- Oops!Something went wrong.Please try again later.
While SecureWorks Corp. (NASDAQ:SCWX) might not be the most widely known stock at the moment, it saw a double-digit share price rise of over 10% in the past couple of months on the NASDAQGS. As a stock with high coverage by analysts, you could assume any recent changes in the company’s outlook is already priced into the stock. However, could the stock still be trading at a relatively cheap price? Today I will analyse the most recent data on SecureWorks’s outlook and valuation to see if the opportunity still exists.
What's the opportunity in SecureWorks?
Great news for investors – SecureWorks is still trading at a fairly cheap price. According to my valuation, the intrinsic value for the stock is $17.26, which is above what the market is valuing the company at the moment. This indicates a potential opportunity to buy low. What’s more interesting is that, SecureWorks’s share price is quite volatile, which gives us more chances to buy since the share price could sink lower (or rise higher) in the future. This is based on its high beta, which is a good indicator for how much the stock moves relative to the rest of the market.
Can we expect growth from SecureWorks?
Investors looking for growth in their portfolio may want to consider the prospects of a company before buying its shares. Buying a great company with a robust outlook at a cheap price is always a good investment, so let’s also take a look at the company's future expectations. However, with a negative profit growth of -5.8% expected over the next couple of years, near-term growth certainly doesn’t appear to be a driver for a buy decision for SecureWorks. This certainty tips the risk-return scale towards higher risk.
What this means for you:
Are you a shareholder? Although SCWX is currently undervalued, the negative outlook does bring on some uncertainty, which equates to higher risk. I recommend you think about whether you want to increase your portfolio exposure to SCWX, or whether diversifying into another stock may be a better move for your total risk and return.
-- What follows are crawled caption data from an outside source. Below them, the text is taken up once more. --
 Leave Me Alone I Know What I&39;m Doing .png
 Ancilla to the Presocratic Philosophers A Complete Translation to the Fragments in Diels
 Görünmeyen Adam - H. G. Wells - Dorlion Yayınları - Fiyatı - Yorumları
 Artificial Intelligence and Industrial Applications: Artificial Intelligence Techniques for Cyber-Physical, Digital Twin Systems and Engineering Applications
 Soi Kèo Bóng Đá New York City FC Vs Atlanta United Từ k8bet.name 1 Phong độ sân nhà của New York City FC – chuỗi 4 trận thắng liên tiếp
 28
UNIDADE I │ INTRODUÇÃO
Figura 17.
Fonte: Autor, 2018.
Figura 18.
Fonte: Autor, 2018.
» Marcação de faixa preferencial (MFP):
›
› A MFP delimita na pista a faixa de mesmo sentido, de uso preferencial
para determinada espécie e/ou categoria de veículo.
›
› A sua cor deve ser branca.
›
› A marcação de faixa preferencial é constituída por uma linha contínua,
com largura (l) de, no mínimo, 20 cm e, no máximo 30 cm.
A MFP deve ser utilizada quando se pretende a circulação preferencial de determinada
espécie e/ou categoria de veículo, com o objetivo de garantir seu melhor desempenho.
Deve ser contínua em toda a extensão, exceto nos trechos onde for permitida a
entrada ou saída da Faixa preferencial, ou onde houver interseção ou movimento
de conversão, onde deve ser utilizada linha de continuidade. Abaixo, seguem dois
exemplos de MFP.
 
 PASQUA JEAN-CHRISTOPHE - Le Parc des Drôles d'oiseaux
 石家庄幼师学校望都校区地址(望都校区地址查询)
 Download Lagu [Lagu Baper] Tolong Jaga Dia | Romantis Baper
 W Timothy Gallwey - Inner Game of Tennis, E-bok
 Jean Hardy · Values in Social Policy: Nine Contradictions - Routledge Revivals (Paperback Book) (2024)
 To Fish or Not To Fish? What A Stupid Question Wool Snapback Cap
Are you a potential investor? If you’ve been keeping tabs on SCWX for some time, but hesitant on making the leap, I recommend you research further into the stock. Given its current undervaluation, now is a great time to make a decision. But keep in mind the risks that come with negative growth prospects in the future.
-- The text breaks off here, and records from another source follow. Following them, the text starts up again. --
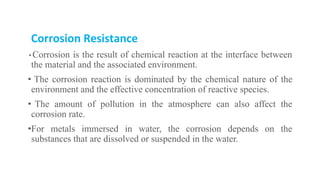 Corrosion Resistance
• Corrosion is the result of chemical reaction at the interface between
the material and the associated environment.
• The corrosion reaction is dominated by the chemical nature of the
environment and the effective concentration of reactive species.
• The amount of pollution in the atmosphere can also affect the
corrosion rate.
•For metals immersed in water, the corrosion depends on the
substances that are dissolved or suspended in the water.
 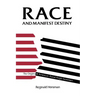 Race and Manifest Destiny: The Origins of American Racial Anglo-Saxonism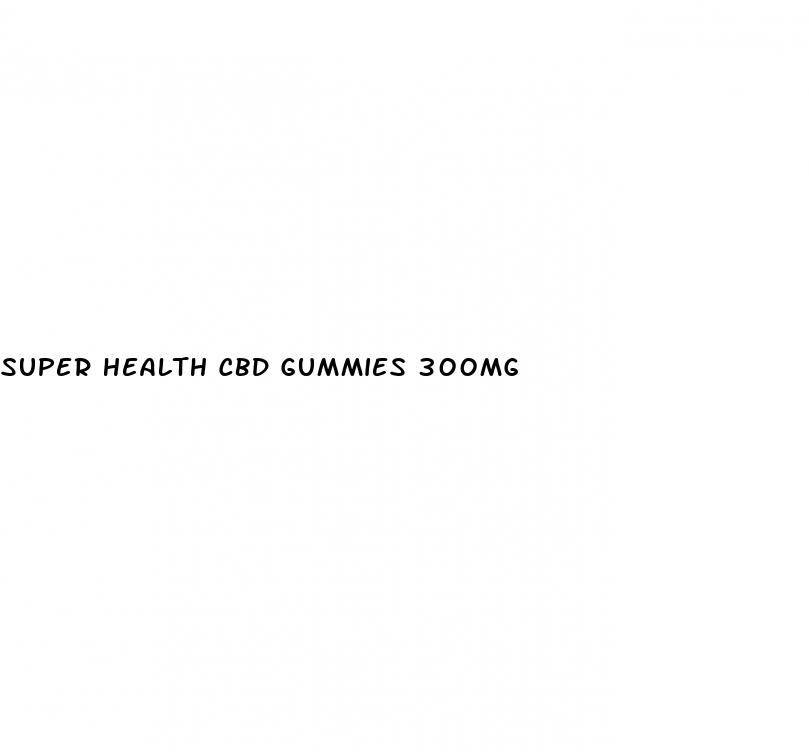 super health cbd gummies 300mg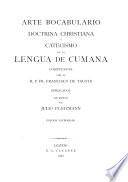 Arte bocabulario doctrina christiana y catecismo de la lengua de Cumana compuestos por edicion facsimilar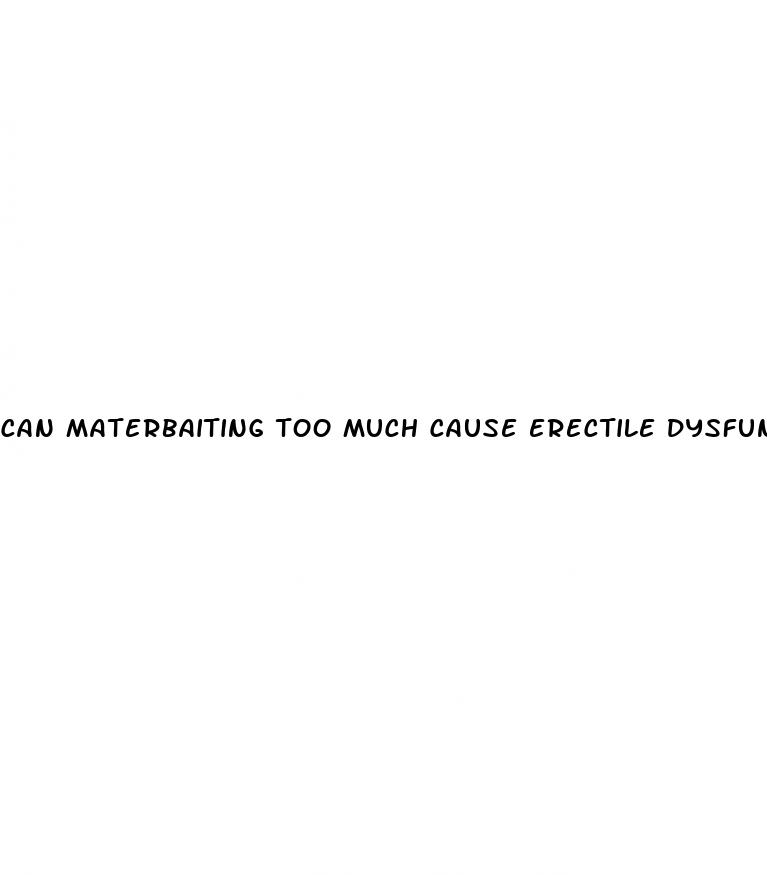 can materbaiting too much cause erectile dysfunction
If you want to dive deeper into SecureWorks, you'd also look into what risks it is currently facing. Every company has risks, and we've spotted 1 warning sign for SecureWorks you should know about.
If you are no longer interested in SecureWorks, you can use our free platform to see our list of over 50 other stocks with a high growth potential.
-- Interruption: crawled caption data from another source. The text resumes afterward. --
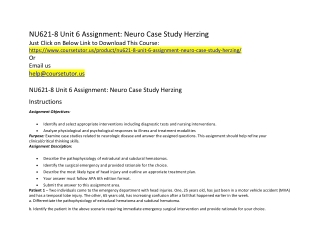 NU621-8 Unit 6 Assignment - Neuro Case Study Herzing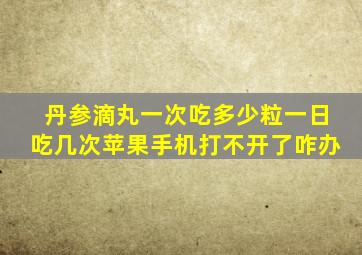 丹参滴丸一次吃多少粒一日吃几次苹果手机打不开了咋办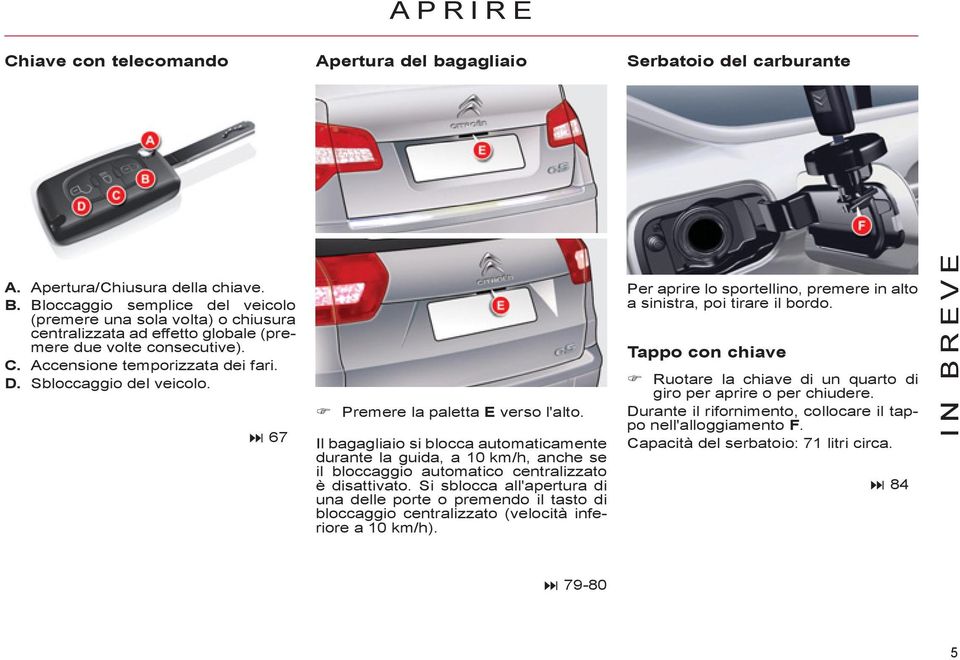 67 Premere la paletta E verso l'alto. Il bagagliaio si blocca automaticamente durante la guida, a 10 km/h, anche se il bloccaggio automatico centralizzato è disattivato.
This article by Simply Wall St is general in nature. It does not constitute a recommendation to buy or sell any stock, and does not take account of your objectives, or your financial situation. We aim to bring you long-term focused analysis driven by fundamental data. Note that our analysis may not factor in the latest price-sensitive company announcements or qualitative material. Simply Wall St has no position in any stocks mentioned.